La sua casa ideale è la casa di specchi degli ormai dismessi luna park. Si vuole e si vede dappertutto. Per questo non ha niente di originale. Sembra moltiplicarsi: invece si divide, si fraziona, si scompone. E lascia alla sua versione diminuita il compito di rappresentarlo, perfino nella camera da letto.  Guardarsi, infatti, non basta. Il vanitoso è pure esibizionista. Pretende e presuppone un pubblico, o non sarebbe il vanitoso che è. Quando non gli è dato, lo improvvisa: un passante, un compagno occasionale di viaggio, la commessa del supermercato. Oggi, comunque, ha solo l’imbarazzo della scelta. L’elettronica dei social pare inventata per lui. Il vanitoso non conosce la privacy. Deprime la sua interiorità più che può. A lui serve la piazza. Quando non ha proprio niente da mettere in mostra, espone il cibo che sta per mangiare, e non perché sia valente cuoco. Si aspetta l’applauso anche per una pastasciutta sfuocata e male inquadrata. Il punto è che quella è la sua pastasciutta.

Sui social la sostanza della vanità si rivela nella massima purezza: è prima di tutto vanto del proprio apparire fisico.  Il vantone (scusate il maschile riassuntivo – so bene che esiste anche la vantona) si crede bello: o meglio, ritiene di dover essere creduto bello, che lo sia o no. Ma siccome vive nel terrore che ciò sfugga, ogni suo atto è pubblicità di caratteristiche e aspetti che pretenderebbe gli venissero attribuiti dal mondo.
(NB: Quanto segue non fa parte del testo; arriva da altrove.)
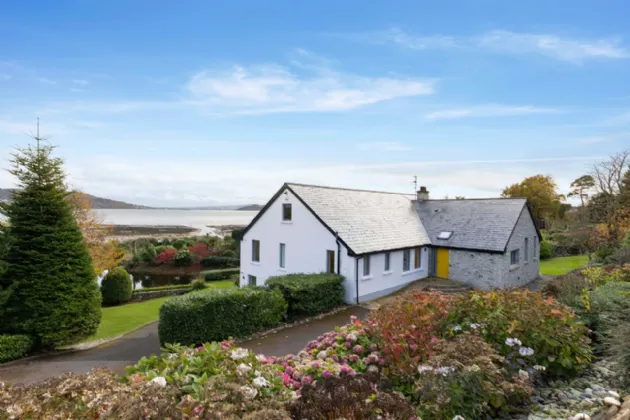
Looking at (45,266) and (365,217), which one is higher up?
(365,217)

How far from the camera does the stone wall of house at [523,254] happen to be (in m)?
20.6

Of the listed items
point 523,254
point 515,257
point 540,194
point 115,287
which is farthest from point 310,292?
point 540,194

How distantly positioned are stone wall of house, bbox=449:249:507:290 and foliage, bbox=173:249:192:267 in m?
30.3

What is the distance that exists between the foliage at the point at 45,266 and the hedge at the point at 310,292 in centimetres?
741

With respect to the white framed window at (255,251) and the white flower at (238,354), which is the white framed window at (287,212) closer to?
the white framed window at (255,251)

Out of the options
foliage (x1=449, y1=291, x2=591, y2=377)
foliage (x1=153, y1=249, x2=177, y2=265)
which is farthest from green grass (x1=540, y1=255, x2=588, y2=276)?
foliage (x1=153, y1=249, x2=177, y2=265)

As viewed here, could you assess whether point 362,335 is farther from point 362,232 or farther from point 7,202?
point 7,202

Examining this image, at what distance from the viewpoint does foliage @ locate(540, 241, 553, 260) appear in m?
33.8

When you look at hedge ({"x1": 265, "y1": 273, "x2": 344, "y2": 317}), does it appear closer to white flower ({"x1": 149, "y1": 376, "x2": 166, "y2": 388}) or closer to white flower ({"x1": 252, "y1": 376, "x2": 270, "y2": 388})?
white flower ({"x1": 252, "y1": 376, "x2": 270, "y2": 388})

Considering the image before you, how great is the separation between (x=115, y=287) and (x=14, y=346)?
13.1 meters

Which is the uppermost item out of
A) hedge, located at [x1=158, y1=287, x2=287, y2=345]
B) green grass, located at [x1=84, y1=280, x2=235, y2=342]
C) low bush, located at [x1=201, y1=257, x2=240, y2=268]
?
hedge, located at [x1=158, y1=287, x2=287, y2=345]

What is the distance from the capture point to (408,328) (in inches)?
243

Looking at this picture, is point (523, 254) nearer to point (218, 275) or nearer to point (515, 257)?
point (515, 257)

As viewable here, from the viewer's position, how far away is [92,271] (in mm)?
14203
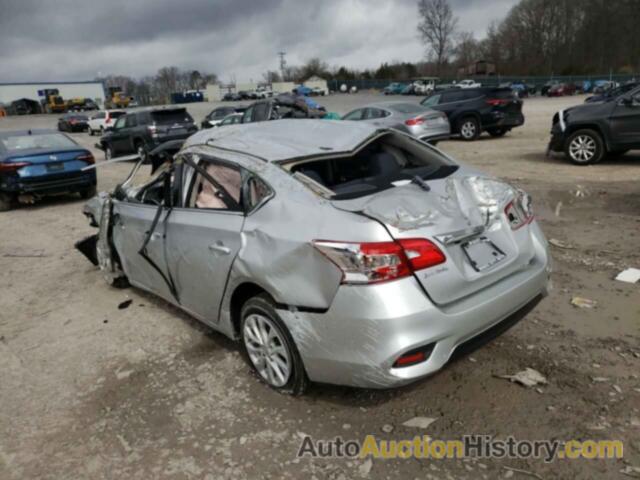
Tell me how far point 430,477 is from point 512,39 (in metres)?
98.8

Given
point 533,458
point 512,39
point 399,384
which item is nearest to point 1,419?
point 399,384

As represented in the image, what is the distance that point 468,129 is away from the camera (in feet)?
54.3

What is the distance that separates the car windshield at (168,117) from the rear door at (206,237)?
13.4m

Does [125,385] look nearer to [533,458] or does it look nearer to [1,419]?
[1,419]

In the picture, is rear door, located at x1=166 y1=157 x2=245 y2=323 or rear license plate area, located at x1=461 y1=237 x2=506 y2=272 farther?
rear door, located at x1=166 y1=157 x2=245 y2=323

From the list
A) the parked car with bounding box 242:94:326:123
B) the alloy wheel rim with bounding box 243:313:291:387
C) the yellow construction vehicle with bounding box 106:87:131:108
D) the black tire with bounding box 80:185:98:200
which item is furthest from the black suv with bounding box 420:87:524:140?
the yellow construction vehicle with bounding box 106:87:131:108

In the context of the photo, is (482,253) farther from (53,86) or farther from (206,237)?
(53,86)

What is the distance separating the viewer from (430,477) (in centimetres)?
243

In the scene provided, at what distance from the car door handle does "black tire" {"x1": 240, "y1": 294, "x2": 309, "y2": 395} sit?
1.12 ft

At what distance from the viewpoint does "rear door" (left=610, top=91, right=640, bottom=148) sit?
31.2ft

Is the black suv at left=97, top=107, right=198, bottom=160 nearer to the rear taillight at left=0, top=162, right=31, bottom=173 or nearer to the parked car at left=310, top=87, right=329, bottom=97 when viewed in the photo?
the rear taillight at left=0, top=162, right=31, bottom=173

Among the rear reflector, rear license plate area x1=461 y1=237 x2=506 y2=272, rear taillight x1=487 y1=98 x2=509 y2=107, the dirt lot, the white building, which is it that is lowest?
the dirt lot

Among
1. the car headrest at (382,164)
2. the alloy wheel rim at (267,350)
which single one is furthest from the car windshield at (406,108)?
the alloy wheel rim at (267,350)

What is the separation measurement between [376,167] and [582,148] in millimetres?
8651
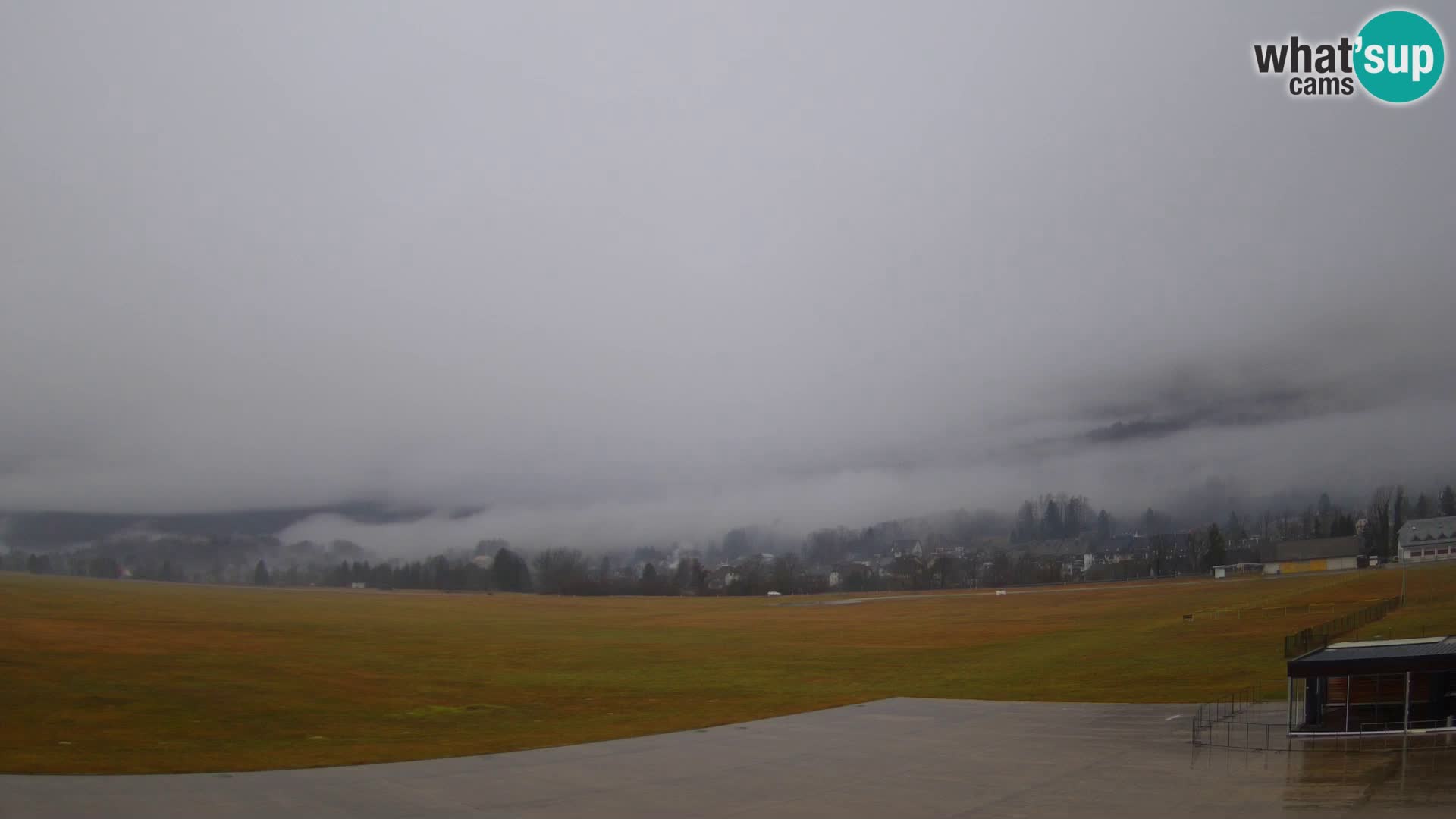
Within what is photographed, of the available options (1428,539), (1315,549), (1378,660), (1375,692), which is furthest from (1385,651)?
(1315,549)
Insomma, non ammette che gli altri abbiano di lui un’immagine diversa da quella che lui ritiene gli si debba riconoscere.

Si è vanitosi quando si dà importanza principalmente alle cose materiali, a ciò che tutti hanno sotto gli occhi: la faccia, il fisico e quel che li accompagna, dalla capigliatura,al trucco, al vestito, alla tasca, al portafoglio. La vanità non può appartenere alla persona che coltiva il pensiero, l’arte, la bontà. Una persona del genere sarà semmai superba, conoscendo i suoi talenti e non aspettandosi che questi gli siano attribuiti dall’esterno o dall’alto.
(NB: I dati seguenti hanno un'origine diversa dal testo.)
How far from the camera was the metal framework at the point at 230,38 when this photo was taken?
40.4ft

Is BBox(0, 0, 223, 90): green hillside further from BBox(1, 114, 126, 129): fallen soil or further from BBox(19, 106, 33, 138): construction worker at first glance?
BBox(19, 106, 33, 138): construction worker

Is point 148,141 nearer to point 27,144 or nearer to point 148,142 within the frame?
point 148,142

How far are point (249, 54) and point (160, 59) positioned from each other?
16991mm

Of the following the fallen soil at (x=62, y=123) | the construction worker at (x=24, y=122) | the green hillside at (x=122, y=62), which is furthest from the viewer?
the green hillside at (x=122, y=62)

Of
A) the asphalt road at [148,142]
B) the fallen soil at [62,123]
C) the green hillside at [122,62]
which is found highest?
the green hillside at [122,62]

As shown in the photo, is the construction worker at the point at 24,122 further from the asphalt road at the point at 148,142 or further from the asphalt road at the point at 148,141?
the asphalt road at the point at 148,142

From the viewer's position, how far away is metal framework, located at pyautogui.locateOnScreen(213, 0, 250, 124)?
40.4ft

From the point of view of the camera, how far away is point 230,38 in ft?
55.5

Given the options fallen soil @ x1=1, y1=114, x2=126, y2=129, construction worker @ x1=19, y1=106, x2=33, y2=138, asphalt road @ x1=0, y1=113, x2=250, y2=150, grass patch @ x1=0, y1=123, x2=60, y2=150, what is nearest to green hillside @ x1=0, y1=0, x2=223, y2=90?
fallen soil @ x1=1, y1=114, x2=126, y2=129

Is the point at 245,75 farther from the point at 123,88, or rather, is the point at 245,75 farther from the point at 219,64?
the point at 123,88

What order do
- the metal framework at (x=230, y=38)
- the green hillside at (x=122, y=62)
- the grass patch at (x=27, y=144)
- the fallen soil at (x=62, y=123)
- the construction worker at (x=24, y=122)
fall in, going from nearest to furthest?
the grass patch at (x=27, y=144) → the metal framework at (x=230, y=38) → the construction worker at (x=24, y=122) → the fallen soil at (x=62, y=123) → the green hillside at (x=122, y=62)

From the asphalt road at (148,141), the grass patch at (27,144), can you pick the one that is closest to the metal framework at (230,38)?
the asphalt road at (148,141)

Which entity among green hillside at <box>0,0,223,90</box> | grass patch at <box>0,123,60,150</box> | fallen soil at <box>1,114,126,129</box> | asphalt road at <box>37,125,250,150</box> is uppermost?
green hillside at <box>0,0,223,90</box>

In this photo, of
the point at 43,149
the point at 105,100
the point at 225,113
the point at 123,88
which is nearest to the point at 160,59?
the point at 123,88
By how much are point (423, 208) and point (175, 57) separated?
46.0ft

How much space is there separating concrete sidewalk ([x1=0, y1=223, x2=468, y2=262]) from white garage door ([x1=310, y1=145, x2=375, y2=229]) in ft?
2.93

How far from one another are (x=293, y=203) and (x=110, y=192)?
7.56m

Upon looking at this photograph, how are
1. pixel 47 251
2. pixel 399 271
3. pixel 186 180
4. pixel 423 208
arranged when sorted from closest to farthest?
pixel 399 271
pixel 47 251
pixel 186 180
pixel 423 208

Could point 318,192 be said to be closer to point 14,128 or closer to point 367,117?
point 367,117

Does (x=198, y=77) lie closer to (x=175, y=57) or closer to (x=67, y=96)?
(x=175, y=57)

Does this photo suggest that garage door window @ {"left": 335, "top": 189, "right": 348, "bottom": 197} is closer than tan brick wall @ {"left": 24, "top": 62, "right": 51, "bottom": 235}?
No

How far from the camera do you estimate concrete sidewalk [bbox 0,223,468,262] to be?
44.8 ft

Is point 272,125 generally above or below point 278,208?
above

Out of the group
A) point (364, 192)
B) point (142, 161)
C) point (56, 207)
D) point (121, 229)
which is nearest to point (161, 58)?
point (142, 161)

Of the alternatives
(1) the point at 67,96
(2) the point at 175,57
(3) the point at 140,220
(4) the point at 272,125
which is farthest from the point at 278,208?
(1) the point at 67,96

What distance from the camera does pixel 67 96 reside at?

 Sapere quanto valiamo è un dovere di tutti, ovviamente. Perché non dovrebbe esserlo di chi ha doti straordinarie. Steve Jobs non lo era vanitoso eppure è stato stato un imprenditore, informatico e inventore statunitense. È stato il cofondatore di Apple Inc ma era una persona umile. Tornando in Italia personaggi famosi che a memoria mia non erano vanitosi mi viene in mente Lucio Battisti, Mina, Bud Spencer, persone che hanno lasciato un segno indelebile a tutti ma non erano vanitosi o perfezionisti ( nel loro lavoro semmai si) . Il fattore più importante è tenercelo per noi, il nostro valore; e così nessuno può toglierci la libertà di adoperarlo per la felicità di tutti. La vanità va anche distinta dall’amor proprio, che è fondamentale per vivere. La vanità è solo una falsificazione dell’amor proprio. Il vanitoso non si ama, non abbastanza, almeno; lui vuole essere amato. Più esattamente: vuole piacere. Certo, tutti vogliamo piacere, e tutti, in qualche modo, in vario modo, piacciamo. Il vanitoso chiede di piacere più di chiunque altro. E questo è un guaio.

Le conseguenze di una simile richiesta? La massima esposizione alle varie forme di inautenticità: l’adulazione e la menzogna in primo luogo e la mancanza di amici. Il vanitoso si nutre di presunzione; un pochino, però, anche di ingenuità. In fondo, crede che la gente sia pronta a gratificarlo; crede che la realtà sia buona e disponibile e che gli importi di lui. E se qualcuno non sta al gioco e, anziché lodarlo, lo critica, lui non sa accettare la divergenza. La prende male. La sua continua pretesa di attenzione nasce da inesperienza, sogni di rivalsa, frustrazioni, ambizioni astratte. La si perdona agli adolescenti, che sono impegnati a edificare uno spazio per sé, purché non sia grossolana e alla fine ostacolante. Negli adulti è grave.

Prendete un pezzo di carta, un semplice foglio bianco e scrivete i vostri pregi e difetti… e se nei difetti non scriverete nulla… vorrà dire che questo mio pensiero vi avrà alterato… L’unica soluzione sarà quella di lavorare su voi stessi. Non potrà che portarvi a vedere il mondo con occhi migliori.